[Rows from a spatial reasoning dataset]
** start **

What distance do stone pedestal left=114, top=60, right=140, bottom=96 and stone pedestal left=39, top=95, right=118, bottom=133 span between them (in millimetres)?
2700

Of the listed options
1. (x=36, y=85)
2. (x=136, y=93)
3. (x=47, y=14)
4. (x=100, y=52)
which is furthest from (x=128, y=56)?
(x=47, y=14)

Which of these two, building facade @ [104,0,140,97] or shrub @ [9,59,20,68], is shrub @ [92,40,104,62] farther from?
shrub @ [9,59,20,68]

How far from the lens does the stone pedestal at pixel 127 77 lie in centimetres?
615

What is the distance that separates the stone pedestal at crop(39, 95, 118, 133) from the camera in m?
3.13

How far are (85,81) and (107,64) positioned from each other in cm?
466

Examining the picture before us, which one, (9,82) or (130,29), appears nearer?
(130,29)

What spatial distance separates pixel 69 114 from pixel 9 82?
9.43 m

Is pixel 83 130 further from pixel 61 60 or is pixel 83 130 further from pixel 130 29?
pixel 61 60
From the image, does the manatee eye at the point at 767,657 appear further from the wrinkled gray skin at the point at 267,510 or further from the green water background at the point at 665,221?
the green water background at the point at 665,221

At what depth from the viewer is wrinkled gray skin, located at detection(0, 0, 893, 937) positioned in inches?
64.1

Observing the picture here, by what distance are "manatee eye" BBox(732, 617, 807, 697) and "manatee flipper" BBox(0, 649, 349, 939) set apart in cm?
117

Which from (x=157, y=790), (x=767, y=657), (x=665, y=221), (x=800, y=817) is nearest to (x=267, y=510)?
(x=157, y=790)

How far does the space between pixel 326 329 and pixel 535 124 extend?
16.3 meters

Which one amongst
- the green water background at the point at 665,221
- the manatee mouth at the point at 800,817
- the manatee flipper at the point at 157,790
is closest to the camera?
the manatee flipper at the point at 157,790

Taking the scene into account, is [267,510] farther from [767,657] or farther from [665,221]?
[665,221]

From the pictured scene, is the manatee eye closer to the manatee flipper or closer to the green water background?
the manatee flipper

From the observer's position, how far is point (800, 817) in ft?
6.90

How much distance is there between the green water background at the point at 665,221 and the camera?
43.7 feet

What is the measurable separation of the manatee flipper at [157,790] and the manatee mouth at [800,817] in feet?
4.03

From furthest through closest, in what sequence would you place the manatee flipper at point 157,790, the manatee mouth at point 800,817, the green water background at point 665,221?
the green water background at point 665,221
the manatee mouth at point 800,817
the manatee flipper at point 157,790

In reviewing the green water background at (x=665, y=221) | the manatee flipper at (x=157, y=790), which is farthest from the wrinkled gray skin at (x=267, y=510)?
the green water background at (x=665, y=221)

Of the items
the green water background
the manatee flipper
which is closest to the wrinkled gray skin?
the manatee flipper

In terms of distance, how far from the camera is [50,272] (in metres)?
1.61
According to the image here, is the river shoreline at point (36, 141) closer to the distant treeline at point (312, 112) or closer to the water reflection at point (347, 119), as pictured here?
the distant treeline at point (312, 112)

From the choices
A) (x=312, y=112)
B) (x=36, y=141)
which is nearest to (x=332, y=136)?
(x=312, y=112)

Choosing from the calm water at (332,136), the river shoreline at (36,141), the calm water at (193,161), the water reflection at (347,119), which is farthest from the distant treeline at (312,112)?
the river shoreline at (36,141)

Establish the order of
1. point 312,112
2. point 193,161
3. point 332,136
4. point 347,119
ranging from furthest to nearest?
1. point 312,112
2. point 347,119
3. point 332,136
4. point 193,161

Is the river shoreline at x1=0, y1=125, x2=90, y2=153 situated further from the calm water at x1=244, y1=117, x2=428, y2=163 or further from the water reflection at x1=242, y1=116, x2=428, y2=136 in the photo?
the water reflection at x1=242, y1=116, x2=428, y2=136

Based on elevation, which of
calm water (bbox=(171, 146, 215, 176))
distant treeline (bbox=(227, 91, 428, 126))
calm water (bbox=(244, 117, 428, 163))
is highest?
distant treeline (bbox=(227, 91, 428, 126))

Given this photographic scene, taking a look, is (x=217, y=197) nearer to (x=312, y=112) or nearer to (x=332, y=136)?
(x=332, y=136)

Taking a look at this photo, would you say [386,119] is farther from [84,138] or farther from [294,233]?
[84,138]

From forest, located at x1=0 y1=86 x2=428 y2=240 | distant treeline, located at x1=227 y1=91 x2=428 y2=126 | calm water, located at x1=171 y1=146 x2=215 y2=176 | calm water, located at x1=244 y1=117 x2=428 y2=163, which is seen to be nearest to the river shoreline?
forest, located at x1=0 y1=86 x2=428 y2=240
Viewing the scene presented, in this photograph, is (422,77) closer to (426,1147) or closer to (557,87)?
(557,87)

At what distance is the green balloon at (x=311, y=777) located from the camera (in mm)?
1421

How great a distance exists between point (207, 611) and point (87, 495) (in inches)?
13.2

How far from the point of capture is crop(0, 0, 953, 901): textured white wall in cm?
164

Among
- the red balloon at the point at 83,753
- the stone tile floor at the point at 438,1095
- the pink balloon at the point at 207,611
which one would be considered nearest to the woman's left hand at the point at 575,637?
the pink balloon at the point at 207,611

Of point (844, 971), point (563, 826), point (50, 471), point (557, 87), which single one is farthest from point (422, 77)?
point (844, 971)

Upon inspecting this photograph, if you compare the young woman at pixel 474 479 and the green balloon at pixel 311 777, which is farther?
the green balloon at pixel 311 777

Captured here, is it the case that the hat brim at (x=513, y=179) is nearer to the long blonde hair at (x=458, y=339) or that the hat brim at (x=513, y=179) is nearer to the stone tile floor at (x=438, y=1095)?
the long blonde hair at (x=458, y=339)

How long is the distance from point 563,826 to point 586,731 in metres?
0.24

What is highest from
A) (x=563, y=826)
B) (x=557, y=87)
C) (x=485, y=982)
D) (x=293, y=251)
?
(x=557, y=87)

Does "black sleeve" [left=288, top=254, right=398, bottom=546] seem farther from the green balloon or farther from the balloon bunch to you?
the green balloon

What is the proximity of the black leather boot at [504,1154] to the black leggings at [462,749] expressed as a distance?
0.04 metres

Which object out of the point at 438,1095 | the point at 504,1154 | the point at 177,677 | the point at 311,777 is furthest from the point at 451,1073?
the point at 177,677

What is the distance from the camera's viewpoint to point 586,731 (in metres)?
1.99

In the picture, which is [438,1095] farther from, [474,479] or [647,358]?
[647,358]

** end **

[WORK TO BE COMPLETED] Report each line of the items above that contains the string "farthest". Only matches with the same upper and lower case count.

[SOLUTION TO THIS EXERCISE]
In reviewing the green water background at (x=665, y=221) | the manatee flipper at (x=157, y=790), which is farthest from the wrinkled gray skin at (x=267, y=510)?
Choosing from the calm water at (332,136), the river shoreline at (36,141), the calm water at (193,161), the water reflection at (347,119), which is farthest from the distant treeline at (312,112)?
Of point (844, 971), point (563, 826), point (50, 471), point (557, 87), which single one is farthest from point (422, 77)?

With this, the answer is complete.